------ PAGE ------
Re: kernfs memcg accounting

From: Michal Koutný
Date: Wed May 04 2022 - 10:10:31 EST


On Wed, May 04, 2022 at 12:00:18PM +0300, Vasily Averin <vvs@xxxxxxxxxx> wrote:
> My patches protect the host mostly from misuse, when someone creates
> a huge number of nedevices inside a container.

Understood.

> Frankly speaking I do not see a big difference between memcg of current process,
> memcg of newly created child and memcg of its parent.

I agree that's not substantial difference. It's relevant for outer
entities "injecting" something into a subtree.
As I wrote previously, charging to the creator in the generic case is
sensible.

> As far as I understand, Roman chose the parent memcg because it was a special
> case of creating a new memory group. He temporally changed active memcg
> in mem_cgroup_css_alloc() and properly accounted all required memcg-specific
> allocations.

> However, he ignored accounting for a rather large struct mem_cgroup
> therefore I think we can do not worry about 128 bytes of kernfs node.
------ RECORDS FOR THIS TASK ------
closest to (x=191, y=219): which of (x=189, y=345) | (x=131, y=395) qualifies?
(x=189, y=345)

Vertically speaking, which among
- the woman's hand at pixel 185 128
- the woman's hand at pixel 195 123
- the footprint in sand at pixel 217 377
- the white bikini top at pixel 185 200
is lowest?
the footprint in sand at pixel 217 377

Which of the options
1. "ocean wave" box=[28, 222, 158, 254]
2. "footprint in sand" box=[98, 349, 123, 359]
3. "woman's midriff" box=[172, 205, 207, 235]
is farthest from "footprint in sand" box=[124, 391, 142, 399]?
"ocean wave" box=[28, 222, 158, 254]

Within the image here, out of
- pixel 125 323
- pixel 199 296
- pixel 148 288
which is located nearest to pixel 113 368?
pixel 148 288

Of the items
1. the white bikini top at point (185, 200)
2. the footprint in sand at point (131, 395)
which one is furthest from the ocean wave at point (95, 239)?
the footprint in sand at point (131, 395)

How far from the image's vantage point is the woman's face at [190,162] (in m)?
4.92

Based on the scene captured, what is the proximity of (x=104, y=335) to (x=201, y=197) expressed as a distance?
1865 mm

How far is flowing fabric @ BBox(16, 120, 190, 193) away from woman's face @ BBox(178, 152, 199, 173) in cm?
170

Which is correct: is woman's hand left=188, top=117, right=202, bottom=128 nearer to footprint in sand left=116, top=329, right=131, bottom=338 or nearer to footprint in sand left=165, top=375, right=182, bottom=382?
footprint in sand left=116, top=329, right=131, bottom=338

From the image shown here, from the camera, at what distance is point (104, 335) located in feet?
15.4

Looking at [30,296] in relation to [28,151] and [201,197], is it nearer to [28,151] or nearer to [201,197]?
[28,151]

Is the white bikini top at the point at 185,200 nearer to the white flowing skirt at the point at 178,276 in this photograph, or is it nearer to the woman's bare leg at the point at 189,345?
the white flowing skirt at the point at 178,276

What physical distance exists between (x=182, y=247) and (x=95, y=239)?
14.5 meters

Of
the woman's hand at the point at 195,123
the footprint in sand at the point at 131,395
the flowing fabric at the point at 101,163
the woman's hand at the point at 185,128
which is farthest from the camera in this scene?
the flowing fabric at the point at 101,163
------
**EXERCISES TO COMPLETE**.
1 > In the listing, rewrite the lines starting at "How far is flowing" and ending at "14.5 meters", with "nearer" changed to "closer" and nothing else altered. Give only those lines.
2 > Extend the message on kernfs memcg accounting beyond its last sentence.

**RESPONSES PER TASK**.
1 >
How far is flowing fabric @ BBox(16, 120, 190, 193) away from woman's face @ BBox(178, 152, 199, 173) in cm?
170

Which is correct: is woman's hand left=188, top=117, right=202, bottom=128 closer to footprint in sand left=116, top=329, right=131, bottom=338 or closer to footprint in sand left=165, top=375, right=182, bottom=382?
footprint in sand left=116, top=329, right=131, bottom=338

From the image shown here, from the camera, at what distance is point (104, 335) located in feet?
15.4

Looking at [30,296] in relation to [28,151] and [201,197], is it closer to [28,151] or closer to [201,197]?
[28,151]

Is the white bikini top at the point at 185,200 closer to the white flowing skirt at the point at 178,276 in this photograph, or is it closer to the woman's bare leg at the point at 189,345?
the white flowing skirt at the point at 178,276

What physical distance exists between (x=182, y=247) and (x=95, y=239)?
14.5 meters

2 >
Are you referring to the current code (>= v5.18-rc2)? All big structs
related to mem_cgroup should be accounted. What is ignored?

> Primary I mean here struct mem_cgroup allocation in mem_cgroup_alloc().

Just note that memory controller may not be always enabled so
cgroup_mkdir != mem_cgroup_alloc().

> However, I think we need to take into account any other distributions called
> inside cgroup_mkdir: struct cgroup and kernefs node in common part and
> any other cgroup-cpecific allocations in other .css_alloc functions.
> They all can be called from inside container, allocates non-accountable
> memory and by this way theoretically can be misused.

Also note that (if you're purely on unified hierachy) you can protect
against that with cgroup.max.descendants and cgroup.max.depth.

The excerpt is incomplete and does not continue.